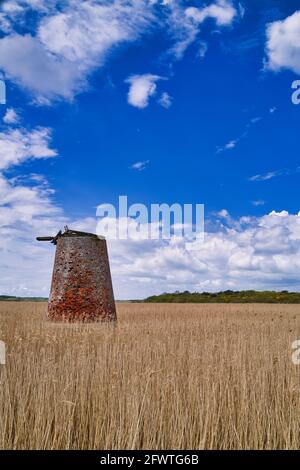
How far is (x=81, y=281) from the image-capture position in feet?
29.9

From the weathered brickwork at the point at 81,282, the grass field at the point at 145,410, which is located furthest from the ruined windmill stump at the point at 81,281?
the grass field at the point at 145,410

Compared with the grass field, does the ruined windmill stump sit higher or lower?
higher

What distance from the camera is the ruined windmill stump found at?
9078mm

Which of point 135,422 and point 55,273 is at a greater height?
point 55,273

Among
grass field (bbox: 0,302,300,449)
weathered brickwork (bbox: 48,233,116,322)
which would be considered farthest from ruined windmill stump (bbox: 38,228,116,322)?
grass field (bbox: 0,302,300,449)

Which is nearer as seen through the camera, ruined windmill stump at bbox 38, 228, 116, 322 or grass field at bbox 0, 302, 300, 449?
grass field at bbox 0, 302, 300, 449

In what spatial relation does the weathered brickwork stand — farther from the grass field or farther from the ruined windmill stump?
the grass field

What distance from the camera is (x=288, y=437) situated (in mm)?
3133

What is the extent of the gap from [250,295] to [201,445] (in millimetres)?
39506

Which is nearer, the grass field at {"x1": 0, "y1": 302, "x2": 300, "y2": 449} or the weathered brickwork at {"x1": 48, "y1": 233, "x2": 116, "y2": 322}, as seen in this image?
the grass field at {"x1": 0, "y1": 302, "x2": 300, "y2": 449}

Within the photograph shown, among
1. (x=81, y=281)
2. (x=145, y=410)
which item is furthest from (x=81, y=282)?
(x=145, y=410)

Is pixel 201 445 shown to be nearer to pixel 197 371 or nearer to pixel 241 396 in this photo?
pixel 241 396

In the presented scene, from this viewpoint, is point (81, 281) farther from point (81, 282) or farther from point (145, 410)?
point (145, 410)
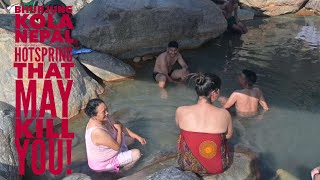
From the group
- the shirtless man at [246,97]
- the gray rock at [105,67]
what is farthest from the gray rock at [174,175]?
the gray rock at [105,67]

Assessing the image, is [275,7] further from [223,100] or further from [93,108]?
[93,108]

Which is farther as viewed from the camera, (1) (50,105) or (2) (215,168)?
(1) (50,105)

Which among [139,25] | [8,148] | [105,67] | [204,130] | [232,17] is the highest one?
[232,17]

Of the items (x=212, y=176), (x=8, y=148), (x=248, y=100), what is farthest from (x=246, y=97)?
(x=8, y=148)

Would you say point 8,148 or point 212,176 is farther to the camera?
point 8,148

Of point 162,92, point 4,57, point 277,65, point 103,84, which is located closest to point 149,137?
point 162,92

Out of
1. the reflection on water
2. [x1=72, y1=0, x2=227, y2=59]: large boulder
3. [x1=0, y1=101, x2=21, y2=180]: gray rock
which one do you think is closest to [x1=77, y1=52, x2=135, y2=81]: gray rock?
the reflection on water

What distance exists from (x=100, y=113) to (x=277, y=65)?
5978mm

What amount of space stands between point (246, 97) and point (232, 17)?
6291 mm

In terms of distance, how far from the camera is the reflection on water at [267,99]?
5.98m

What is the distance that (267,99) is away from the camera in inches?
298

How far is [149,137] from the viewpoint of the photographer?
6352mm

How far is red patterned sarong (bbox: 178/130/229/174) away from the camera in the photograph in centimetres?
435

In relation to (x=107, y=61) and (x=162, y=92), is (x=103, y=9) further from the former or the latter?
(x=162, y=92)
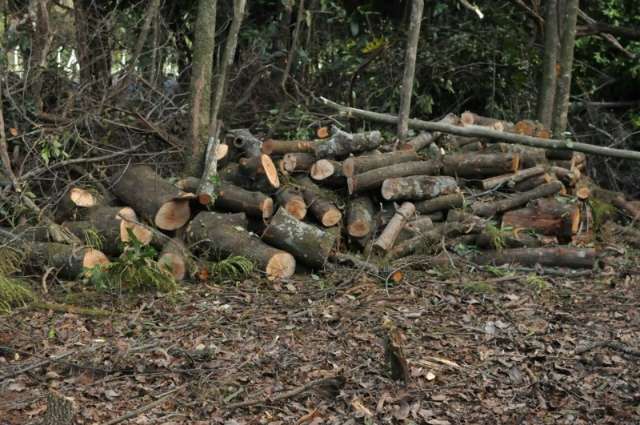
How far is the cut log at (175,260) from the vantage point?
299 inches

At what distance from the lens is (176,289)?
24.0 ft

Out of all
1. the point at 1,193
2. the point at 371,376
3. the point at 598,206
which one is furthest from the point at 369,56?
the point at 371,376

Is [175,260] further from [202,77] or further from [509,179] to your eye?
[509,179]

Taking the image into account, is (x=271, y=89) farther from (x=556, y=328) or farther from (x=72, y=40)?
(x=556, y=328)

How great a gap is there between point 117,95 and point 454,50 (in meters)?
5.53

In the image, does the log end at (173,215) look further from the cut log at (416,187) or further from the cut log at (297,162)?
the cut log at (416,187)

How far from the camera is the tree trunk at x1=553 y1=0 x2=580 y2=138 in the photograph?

* [Aim of the task] Format the part of the rows that opens with the line containing "Of point 162,92, point" and runs through the end of the rows as a Markdown table with the columns Line No. and Text, one line per entry. Leave out blank lines and pictures.

* [Result of the task]
| Line No. | Text |
|---|---|
| 1 | Of point 162,92, point 4,57, point 277,65, point 103,84, which is located closest to point 149,137? |
| 2 | point 162,92 |
| 3 | Out of |
| 4 | 1. the reflection on water |
| 5 | 2. [x1=72, y1=0, x2=227, y2=59]: large boulder |
| 6 | 3. [x1=0, y1=101, x2=21, y2=180]: gray rock |
| 7 | which one do you think is closest to [x1=77, y1=52, x2=135, y2=81]: gray rock? |
| 8 | the reflection on water |
| 9 | What distance exists from (x=100, y=113) to (x=277, y=65)? |
| 10 | 5978mm |
| 11 | What amount of space stands between point (246, 97) and point (232, 17)? |
| 12 | 6291 mm |
| 13 | In terms of distance, how far from the camera is the reflection on water at [267,99]? |
| 14 | 5.98m |
| 15 | What is the distance that (267,99) is away from the camera in inches? |
| 16 | 298 |
| 17 | How far is [149,137] from the viewpoint of the photographer? |
| 18 | 6352mm |
| 19 | How far is red patterned sarong (bbox: 178/130/229/174) away from the camera in the photograph in centimetres? |
| 20 | 435 |
| 21 | In relation to (x=107, y=61) and (x=162, y=92), is (x=103, y=9) further from the former or the latter? |
| 22 | (x=162, y=92) |
| 23 | How far is the cut log at (175,260) from the vantage point? |
| 24 | 299 inches |
| 25 | At what distance from the lens is (176,289)? |
| 26 | 24.0 ft |
| 27 | Out of all |
| 28 | 1. the point at 1,193 |
| 29 | 2. the point at 371,376 |
| 30 | 3. the point at 598,206 |
| 31 | which one is furthest from the point at 369,56? |
| 32 | the point at 371,376 |
| 33 | Is [175,260] further from [202,77] or further from [509,179] to your eye? |
| 34 | [509,179] |
| 35 | Taking the image into account, is (x=271, y=89) farther from (x=556, y=328) or farther from (x=72, y=40)? |
| 36 | (x=556, y=328) |
| 37 | How great a gap is there between point 117,95 and point 454,50 (in meters)? |
| 38 | 5.53 |
| 39 | In the image, does the log end at (173,215) look further from the cut log at (416,187) or further from the cut log at (297,162)? |
| 40 | the cut log at (416,187) |
| 41 | How far from the camera is the tree trunk at x1=553 y1=0 x2=580 y2=138 in the photograph? |